The study, led by researchers at the Australian National University (ANU) in Australia marks a significant step toward more precise, personalised medicine by harnessing the power of new data tools, Xinhua news agency reported.

Published in Nature Communications, the study combines AI-powered protein models with genome sequencing to better understand how mutations affect human health.

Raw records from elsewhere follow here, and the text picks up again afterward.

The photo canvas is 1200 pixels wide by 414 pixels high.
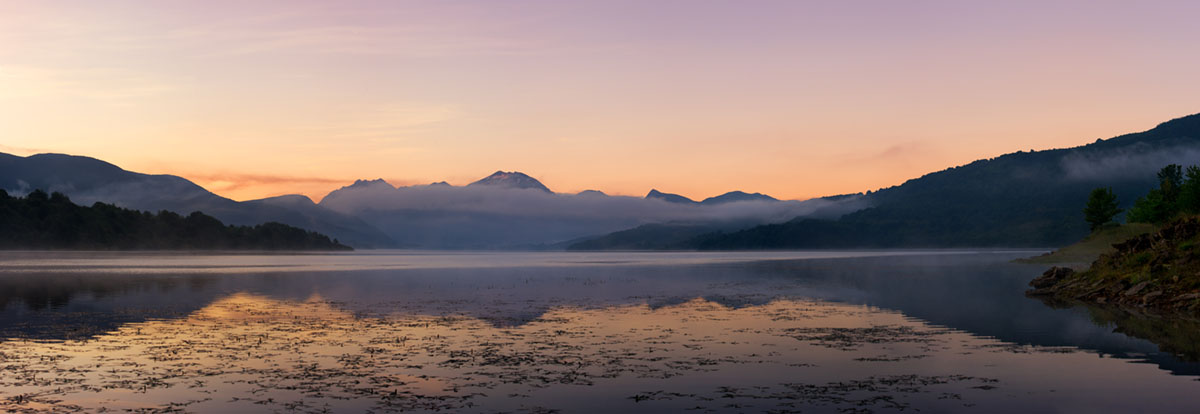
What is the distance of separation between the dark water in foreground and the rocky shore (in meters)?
5.23

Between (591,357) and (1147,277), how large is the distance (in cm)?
4431

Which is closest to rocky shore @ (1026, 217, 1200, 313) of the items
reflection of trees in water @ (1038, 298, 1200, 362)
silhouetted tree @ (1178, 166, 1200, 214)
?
reflection of trees in water @ (1038, 298, 1200, 362)

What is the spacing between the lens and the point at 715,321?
4284 cm

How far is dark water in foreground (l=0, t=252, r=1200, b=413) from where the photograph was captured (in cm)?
2178

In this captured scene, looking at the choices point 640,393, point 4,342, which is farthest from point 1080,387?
point 4,342

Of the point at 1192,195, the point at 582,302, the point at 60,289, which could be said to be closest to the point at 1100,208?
the point at 1192,195

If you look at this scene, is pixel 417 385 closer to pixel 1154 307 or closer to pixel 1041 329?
pixel 1041 329

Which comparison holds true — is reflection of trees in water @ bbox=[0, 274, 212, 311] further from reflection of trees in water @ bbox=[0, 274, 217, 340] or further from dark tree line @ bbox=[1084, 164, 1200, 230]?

It uncovered why some proteins are more vulnerable to harmful mutations than others, through the use of Google DeepMind AlphaFold's cutting-edge AI to analyse the effects of every possible mutation across the full range of human proteins.

"Our study reveals that evolution has built resilience into the most essential proteins, shielding them from harmful mutations that disrupt protein stability. Less critical proteins seem not to have evolved this inherent ability to absorb damage," said research lead Dan Andrews, Associate Professor at ANU.

Researchers from ANU's John Curtin School of Medical Research and School of Computing help explain why seemingly less vital genes often play a larger role in genetic conditions.

Andrews said that genetic mutations are like the rain that all genes must endure -- they are constant and unavoidable.

While some genes are very essential and are rarely observed, others “are a little less critical but are still important enough that human diseases occur when they contain mutations.”

The research helps prioritise treatments by identifying specific genetic pathways affected by mutations.

"It's important to identify which genetic system is dysfunctional in a given person, which helps us potentially choose the most effective treatment," Andrews said.

He noted that the study also applies to complex diseases with multiple mutations as it involves scoring genetic variation for its functional effects -- crucial for identifying potentially broken genes.

Further, the study also shows a potential for clinical translation and the development of AI tools to help improve patient outcomes.

“Our future goals include developing automated systems to flag effective treatment for individuals, based on their genetic and pathology data,” Andrews said.